Reputation: 729
I have created creating parquet file and then I am trying to import it into Impala table.
I created table as below:
CREATE EXTERNAL TABLE `user_daily` (
`user_id` BIGINT COMMENT 'User ID',
`master_id` BIGINT,
`walletAgency` BOOLEAN,
`zone_id` BIGINT COMMENT 'Zone ID',
`day` STRING COMMENT 'The stats are aggregated for single days',
`clicks` BIGINT COMMENT 'The number of clicks',
`impressions` BIGINT COMMENT 'The number of impressions',
`avg_position` BIGINT COMMENT 'The average position * 100',
`money` BIGINT COMMENT 'The cost of the clicks, in hellers',
`web_id` BIGINT COMMENT 'Web ID',
`discarded_clicks` BIGINT COMMENT 'Number of discarded clicks from column "clicks"',
`impression_money` BIGINT COMMENT 'The cost of the impressions, in hellers'
)
PARTITIONED BY (
year BIGINT,
month BIGINT
)
STORED AS PARQUET
LOCATION '/warehouse/impala/contextstat.db/user_daily/';
Then I copy files there with this schema:
parquet-tools schema user_daily/year\=2016/month\=8/part-r-00001-fd77e1cd-c824-4ebd-9328-0aca5a168d11.snappy.parquet
message spark_schema {
optional int32 user_id;
optional int32 web_id (INT_16);
optional int32 zone_id;
required int32 master_id;
required boolean walletagency;
optional int64 impressions;
optional int64 clicks;
optional int64 money;
optional int64 avg_position;
optional double impression_money;
required binary day (UTF8);
}
And then when I try to see entries with
SELECT * FROM user_daily;
I get
File 'hdfs://.../warehouse/impala/contextstat.db/user_daily/year=2016/month=8/part-r-00000-fd77e1cd-c824-4ebd-9328-0aca5a168d11.snappy.parquet'
has an incompatible Parquet schema for column 'contextstat.user_daily.user_id'.

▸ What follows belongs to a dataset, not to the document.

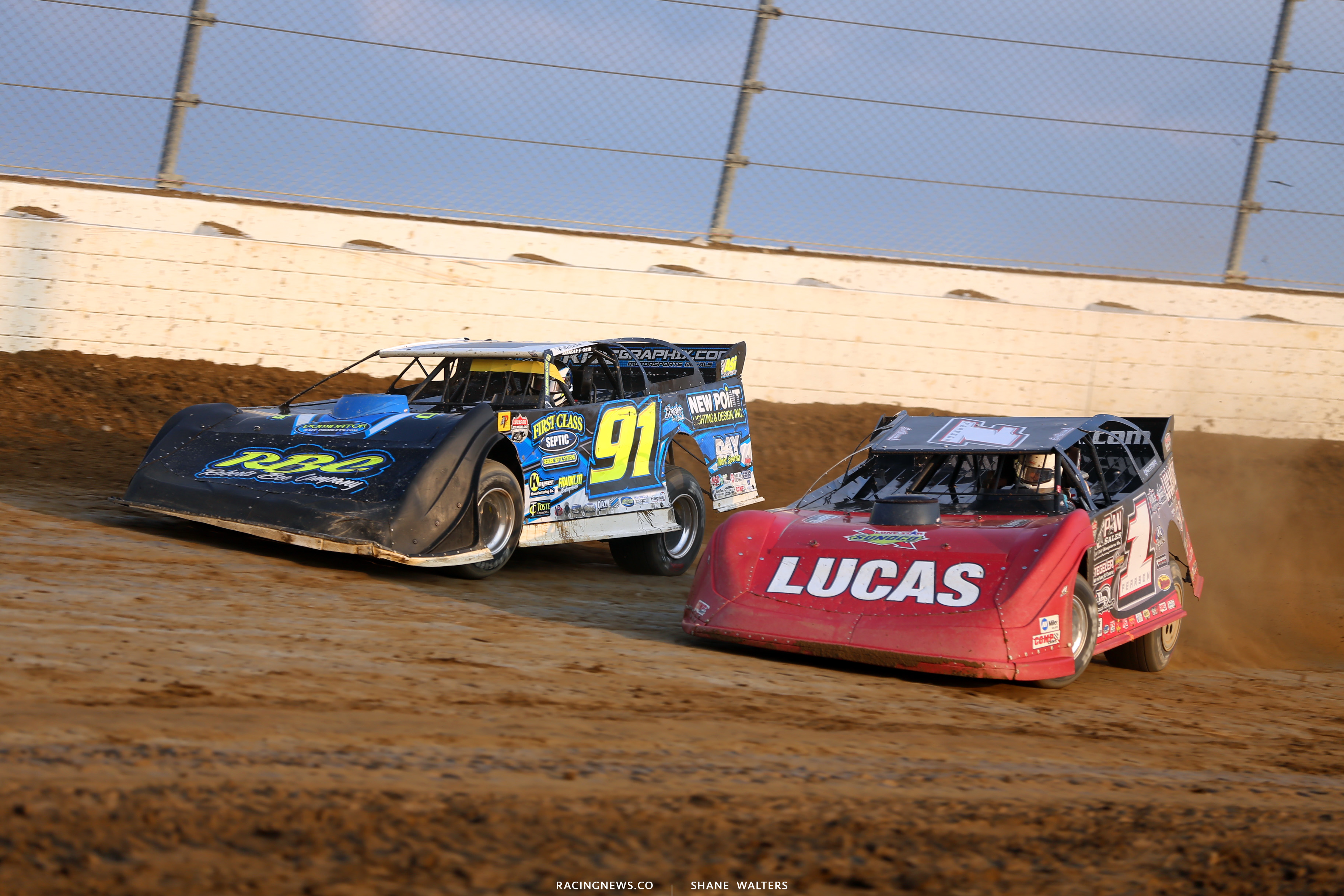 Tyler Erb and Earl Pearson Jr in the 2018 Dirt Million 6319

Column type: BIGINT, Parquet schema:
optional int32 user_id [i:0 d:1 r:0]
Do you know how to solve this problem? I think that BIGINT is the same as int_32. Should I change scheme of table or generating of parquet files?
Upvotes: 3
Views: 7914
Reputation: 729
I use CAST(... AS BIGINT)
, which change parquet schema from int32
to int64
. Then I have to reorder of columns because it wont join then by name. Then it works.
Upvotes: 0
Reputation: 3115
BIGINT is int64, that's why it complains. But you don't necessarily have to figure out the different types that you have to use yourself, Impala can do that for you. Just use the CREATE TABLE LIKE PARQUET variant:
The variation CREATE TABLE ... LIKE PARQUET 'hdfs_path_of_parquet_file' lets you skip the column definitions of the CREATE TABLE statement. The column names and data types are automatically configured based on the organization of the specified Parquet data file, which must already reside in HDFS.
Upvotes: 3